Let’s say I’m a running a node and a new block B comes. To validate it, I need to confirm that for all inputs I in B, there must exist I in the UTXO set. So I need to have a fast check that I ∈ UTXO_set. This must exist today and be fast enoguh in order for the validation to work reasonably. Now to validate one does not create a duplicate output O you need the same check but with a negation. is_duplicate = O ∈ UTXO_set which means we already have this solved because we will always need a check I ∈ UTXO_set regardless whether we allow duplicate outputs or not.

for checking tx input, if x is the array of leaves of the output mmr you just need to check if x(i) is the input of the sender, where the sender told you that the index is i. For checking uniqueness the time and i guess memory needed grows bigger as array gets bigger. In kernel uniqueness the size of such array is capped at all time, (and Antioch was worried it needed all the historical kernels) which is extremely useful for scalability, especially mobile nodes in years and decades to come, especially that the cap is a small number

Senders don’t specify inputs by MMR index.
They’re specified by commitment.

For migration of old outputs, a future wallet could offer some anchor initializing command that

1. creates an anchor along with some number of protected outputs
2. marks all remaining outputs as unprotected

Of course the user could choose to spend all old outputs in 1) if they prefer, and have zero unprotected balance.
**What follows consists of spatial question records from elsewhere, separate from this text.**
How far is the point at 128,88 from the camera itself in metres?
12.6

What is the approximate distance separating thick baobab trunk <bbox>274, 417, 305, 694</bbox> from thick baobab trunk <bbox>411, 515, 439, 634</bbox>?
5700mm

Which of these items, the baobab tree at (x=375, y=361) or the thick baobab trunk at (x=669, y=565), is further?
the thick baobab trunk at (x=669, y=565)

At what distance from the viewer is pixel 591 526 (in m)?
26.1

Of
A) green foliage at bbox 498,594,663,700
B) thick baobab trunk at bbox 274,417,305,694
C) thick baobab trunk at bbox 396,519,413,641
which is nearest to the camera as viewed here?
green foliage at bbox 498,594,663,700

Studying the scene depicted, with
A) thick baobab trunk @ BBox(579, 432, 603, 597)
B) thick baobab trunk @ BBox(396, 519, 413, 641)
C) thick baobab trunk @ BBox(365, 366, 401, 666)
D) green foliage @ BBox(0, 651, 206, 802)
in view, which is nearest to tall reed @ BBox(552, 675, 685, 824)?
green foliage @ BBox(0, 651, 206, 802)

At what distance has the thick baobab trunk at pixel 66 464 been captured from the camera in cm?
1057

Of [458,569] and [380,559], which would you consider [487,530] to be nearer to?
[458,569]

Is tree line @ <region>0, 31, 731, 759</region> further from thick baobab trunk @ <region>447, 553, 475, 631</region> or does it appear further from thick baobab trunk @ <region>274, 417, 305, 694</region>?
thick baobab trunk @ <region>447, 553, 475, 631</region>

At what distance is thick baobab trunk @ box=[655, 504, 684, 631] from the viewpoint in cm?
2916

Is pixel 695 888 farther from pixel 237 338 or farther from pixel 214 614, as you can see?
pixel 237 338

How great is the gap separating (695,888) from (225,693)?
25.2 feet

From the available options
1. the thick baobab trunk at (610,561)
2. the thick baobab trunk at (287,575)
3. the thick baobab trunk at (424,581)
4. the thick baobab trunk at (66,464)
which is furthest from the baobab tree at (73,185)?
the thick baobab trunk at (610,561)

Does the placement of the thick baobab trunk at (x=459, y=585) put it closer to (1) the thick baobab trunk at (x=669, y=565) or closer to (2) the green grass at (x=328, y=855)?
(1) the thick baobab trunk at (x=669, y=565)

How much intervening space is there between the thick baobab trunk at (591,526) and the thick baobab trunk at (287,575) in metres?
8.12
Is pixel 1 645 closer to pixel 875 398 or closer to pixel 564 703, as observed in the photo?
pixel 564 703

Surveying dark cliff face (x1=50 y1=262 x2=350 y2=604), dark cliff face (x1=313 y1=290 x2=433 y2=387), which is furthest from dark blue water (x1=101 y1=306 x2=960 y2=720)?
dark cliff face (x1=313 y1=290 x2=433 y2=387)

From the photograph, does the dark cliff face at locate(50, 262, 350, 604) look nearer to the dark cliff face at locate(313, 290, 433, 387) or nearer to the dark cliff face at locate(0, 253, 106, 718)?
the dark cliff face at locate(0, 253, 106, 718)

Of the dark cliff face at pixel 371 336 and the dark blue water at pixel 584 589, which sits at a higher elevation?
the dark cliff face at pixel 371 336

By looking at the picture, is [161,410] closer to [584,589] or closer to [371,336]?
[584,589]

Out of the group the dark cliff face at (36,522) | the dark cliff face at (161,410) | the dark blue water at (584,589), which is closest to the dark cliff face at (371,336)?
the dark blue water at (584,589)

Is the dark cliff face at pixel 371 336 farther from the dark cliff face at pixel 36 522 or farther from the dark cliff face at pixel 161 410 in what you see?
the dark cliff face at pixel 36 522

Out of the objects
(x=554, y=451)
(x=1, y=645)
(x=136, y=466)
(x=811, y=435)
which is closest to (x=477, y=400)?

Afterwards, the wallet can use either

• payjoins on protected outputs (possibly adding additional protected or unprotected outputs as input)
• non-payjoins that create further anchors

It should never spend 0-valued outputs.

The wallet could show how much of its balance is unprotected (if any).

In the rare event that the wallet has to be restored while it had unprotected balance, it could mark all larger outputs as protected.

Do I understand right that both play and replay attacks are only possible if a victim lost their transaction history (no backups or wallet restored form the seed)? If this right why not to solve it with some sort of backup servers similar with Olympus servers in Bitcoin Lightning Wallet? Something like that will be needed for payment channels anyway and better correspond to a lesser on-chain data approach.

Maybe that’s also an option. I’m not familiar with Olympus. Something that comes to mind is how do you handle child wallets? If a child makes a tx that the parent didn’t see, they can’t know which kernel was attached to it. Not sure if this is a problem or not. Does Olympus handle the situation where a seed is used on multiple devices? How does one share the history of kernels with the other one?